Retour aux sources
Sublimée par la douleur, Blanchefleur n’avait jamais été
aussi belle. Le miroir de l’eau lui renvoyait son image, magnifiée par la
lumière irisée du jour.
Chaque matin, elle se levait de bonne heure pour franchir
les cercles de brume qui entouraient l’étang.
Elle admirait les fleurs qui cherchaient la caresse du
soleil et en cueillait quelques-unes pour en orner l’autel de la Vierge Marie.
L’après-midi, elle se promenait avec les enfants, jouant à
la balle ou pratiquant l’art de la devinette.
Les jours passaient dans un bonheur relatif, l’absence de l’aimé
se faisant toujours sentir.
Un après-midi, une colombe déposa sur sa fenêtre une fleur
de jasmin et un message ainsi libellé : » Suis la route du jasmin et
la ville des Mille et Une Merveilles tu trouveras ».
J’ai passé l’âge de répondre à l’impérieuse promesse des
messages sibyllins se dit Blanchefleur, se remémorant avec douleur le message
qui l’avait conduite en terre de Brocéliande où elle s’était, peu à peu,
laissée enfermer.
Pour chasser la morosité de ses souvenirs, Blanchefleur s’en
fut, en calèche, au Val-Sans-Retour et elle souhaita vibrer près du Miroir aux
Fées, grâce au vol gracieux des libellules.
C’était un spectacle charmant mais soudain une musique se
fit entendre et un prince apparut dans un nuage rose ourlé de pourpre.

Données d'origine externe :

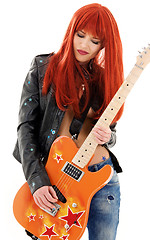 Image showing guitar babe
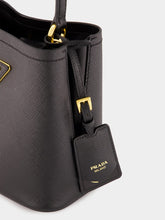 Prada Black Small Saffiano Leather Panier Bag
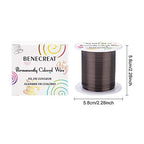 BENECREAT 20 Gauge 32 Yards Jewelry Beading Wire Tarnish Resistant Copper Wire for Beading Wrapping and Other Jewelry Craft Making, Gunmetal - color: Gunmetal, size: 20 Gauge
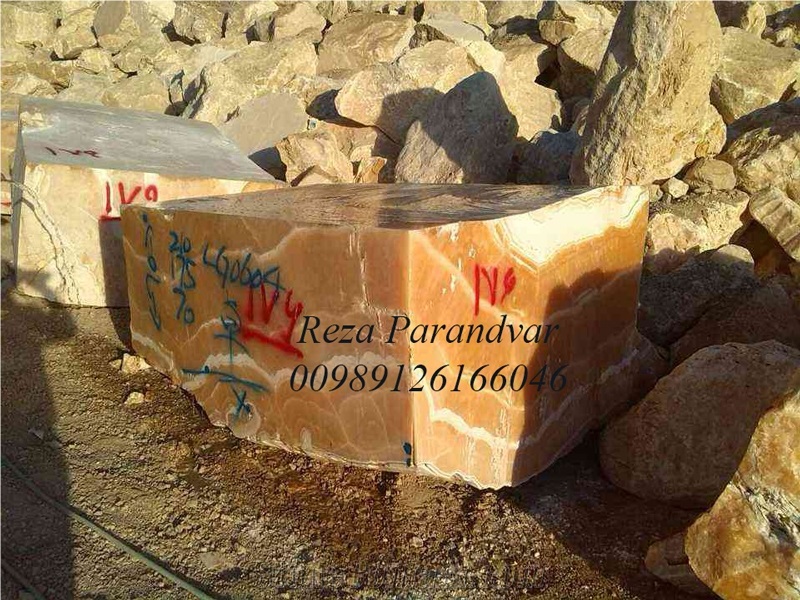 Orange Onyx Blocks, Yellow Onyx Blocks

Il maniait l’oud ancestral et il susurra un chant d’amour
dédié à la belle occidentale dont chacun rêvait.
« Dale de beauté, ô Blanchefleur au teint semblable au
lys, je suis le prince Jasmin, pour vous servir et je suis venu d’orient pour
vous séduire et vous aimer.
Je vous promets les mille et une ivresses d’une passion si
profonde qu’elle vous fera tout oublier.
J’ai hâte de sentir votre corps épanoui comme la rose du
matin tout contre le mien, dans une alcôve où nos étreintes seront sans limite.
Laissez-moi vous aimer, gente dame ou j’en mourrai ».

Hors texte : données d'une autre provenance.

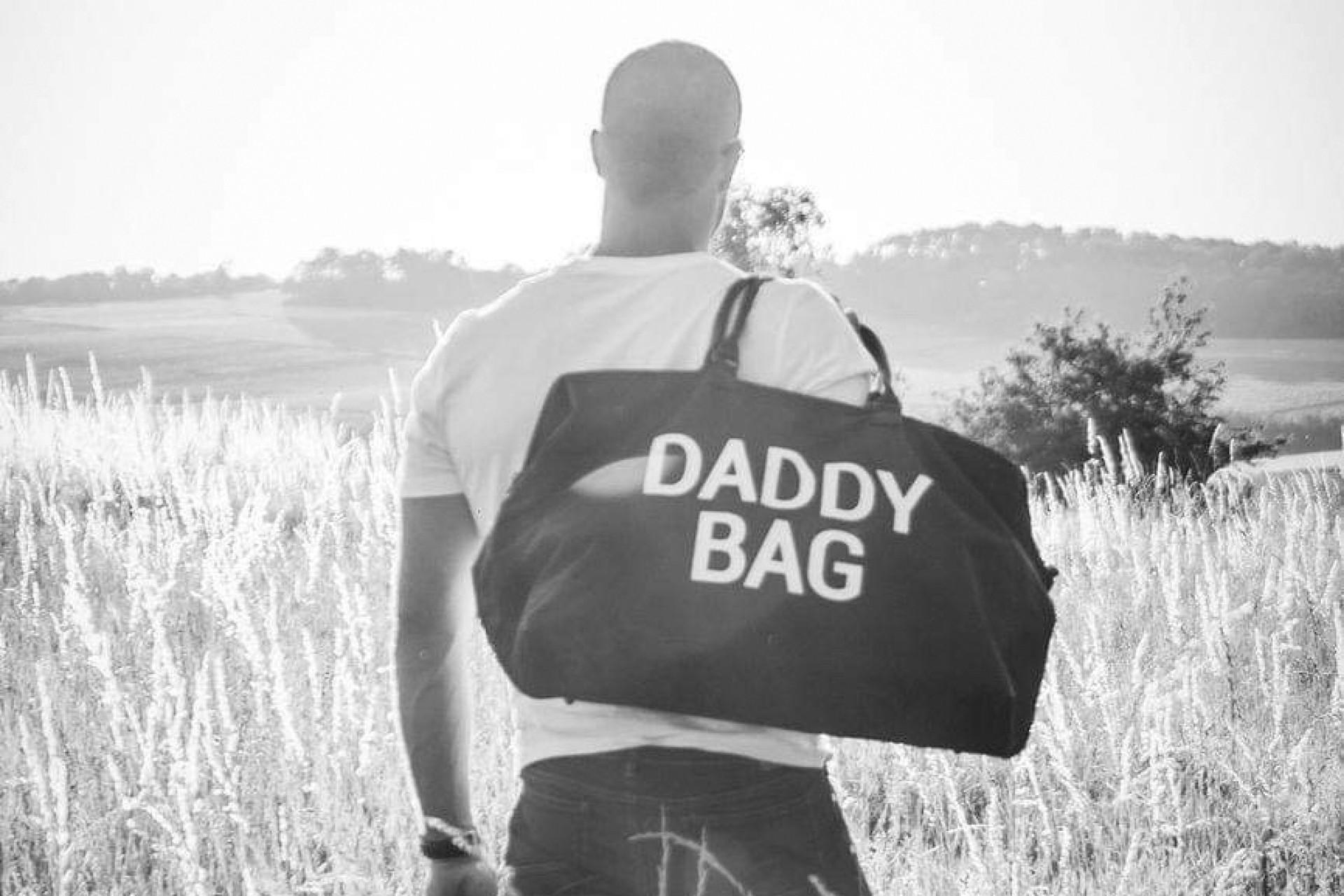 Wickeltasche schwarz mit Aufschrift Daddy Bag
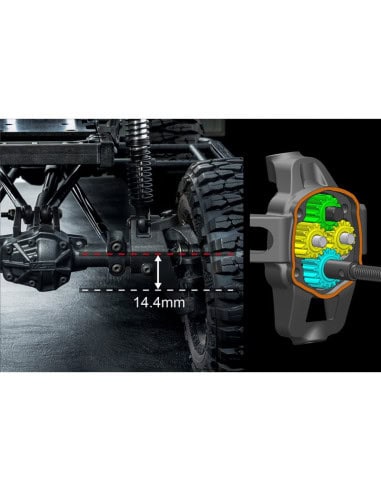 MST Kit crawler MST CFX-W JP1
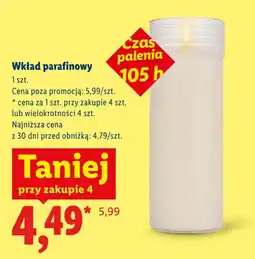 Lidl Wkład parafinowy oferta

Il se tut et se prosterna au pied de sa dame, attendant sa
réponse avec fièvre.
Blanchefleur releva doucement le prince Jasmin et tout en
lui caressant la joue, l’informa qu’elle avait trois enfants et que, sans l’offenser,
elle souhaitait leur consacrer sa vie.
Le prince lui répondit qu’il connaissait l’existence de ces
enfants qu’il chérirait comme les siens. Il leur avait déjà fait ériger un
palais proche du sien avec laquais, maître d’armes, dames d’atour et tout ce
qui convient à l’éducation d’un enfant.
Mais ajouta-t-il langoureusement, je compte bien avoir des
enfants avec vous et ils seront les joyaux de mon royaume.
Un palanquin emmena Blanchefleur qui ne voyait pas comment
résister à un prince aussi charmant.
Vos enfants vous suivront lui dit le prince Jasmin en la
couvrant de baisers et c’est ainsi que Blanchefleur parcourut la route du
jasmin à la recherche du bonheur fou des Mille et Une Nuits.